__Raw data__:
****************************************
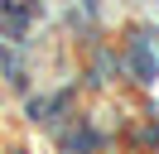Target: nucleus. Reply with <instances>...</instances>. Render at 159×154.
Returning a JSON list of instances; mask_svg holds the SVG:
<instances>
[{
    "label": "nucleus",
    "instance_id": "f257e3e1",
    "mask_svg": "<svg viewBox=\"0 0 159 154\" xmlns=\"http://www.w3.org/2000/svg\"><path fill=\"white\" fill-rule=\"evenodd\" d=\"M130 63H135V72L145 77V82H149V77H154V58H149L145 48H135V53H130Z\"/></svg>",
    "mask_w": 159,
    "mask_h": 154
}]
</instances>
****************************************
__Work to do__:
Pull every line of the records above out verbatim, leaving the pictures out of your answer.

__Answer__:
Target: nucleus. Reply with <instances>...</instances>. Render at 159×154.
Returning a JSON list of instances; mask_svg holds the SVG:
<instances>
[{
    "label": "nucleus",
    "instance_id": "f257e3e1",
    "mask_svg": "<svg viewBox=\"0 0 159 154\" xmlns=\"http://www.w3.org/2000/svg\"><path fill=\"white\" fill-rule=\"evenodd\" d=\"M130 63H135V72L145 77V82H149V77H154V58H149L145 48H135V53H130Z\"/></svg>",
    "mask_w": 159,
    "mask_h": 154
}]
</instances>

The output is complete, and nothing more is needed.